Paul Caruso, an East County resident and commercial fisherman, moved his crab traps to the shallow banks of the Manatee River on Sept. 26 to avoid them becoming entangled at a great depth, something he has not done since Hurricane Irma.
He said despite living on the river near the Fort Hamer Bridge since he was a child, he does not have concerns about flooding from the storm. He said flooding has not been a significant issue since a management change of the dam at Lake Manatee about 15 years ago. The timing of water release is now spaced further apart from a storm.
At Dakin Dairy Farm in Myakka City, Manager Courtney Dakin said staff members were bulldozing the area in order to create sediment barriers. She said during the storm, the cattle would be inside a well-secured barn, huddling together.
"They know what to do more than we do," she said.

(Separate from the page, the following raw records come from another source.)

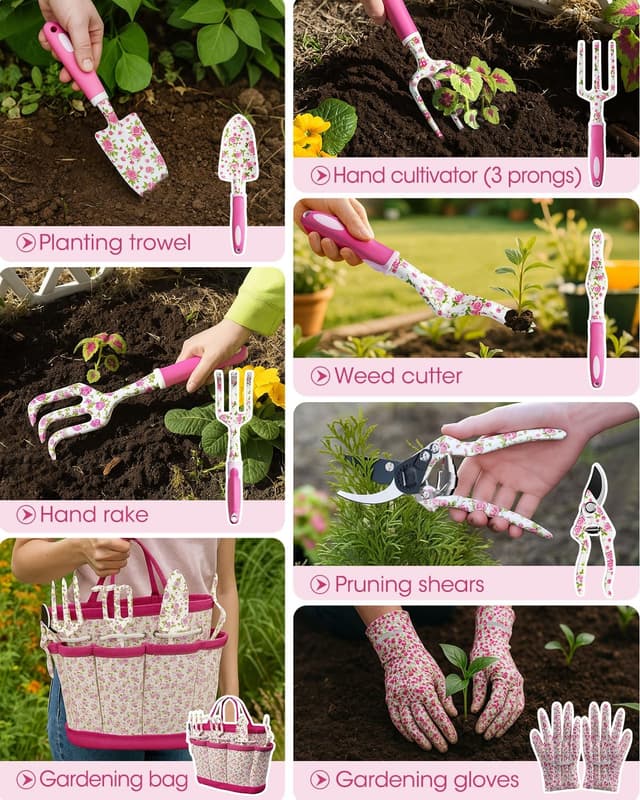 Planting trowel

Hand rake

Gardening bag

Hand cultivator (3 prongs)

Weed cutter

Pruning shears

Gardening gloves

Vanessa Baugh, the District 5 representative on the Manatee County Commission, said Manatee County's Emergency Management was dealing effectively with the situation through a massive coordinated effort that includes working with other counties such as Hillsborough County.
“I’ve got to tell you, they are on top of it,” Baugh said. “They’re doing everything that needs to be done to ready ourselves as much as we can.”
Baugh said Lakewood Ranch’s Community Emergency Response Team would be an important added protection. Comprised by members of the community, CERT provides first aid and assistance locally at a time when barriers such as fallen trees might hinder emergency vehicles.
Deputy Chief Paul Wren at the East Manatee Fire Rescue said on Sept. 26, following the department’s emergency declaration, that normal operations were about to change.
He said operational changes began 8 p.m. Sept. 27 with an increase in staffing due to the early arrival of its C shift, which normally begins at 8 a.m.
Wren said the fire rescue was preparing for all scenarios — even a loss of power in the computer system that manages all its workings. He said staff are prepared to deal with the issue the old-fashioned way, with paper maps of the county and pins marked with the numbers of individual fire engines.
On Sept. 26, the department assembled its district operations center inside its Station 1. Calls were ready to be rerouted to the center if a call overload took place at Manatee County’s Emergency Operations Center.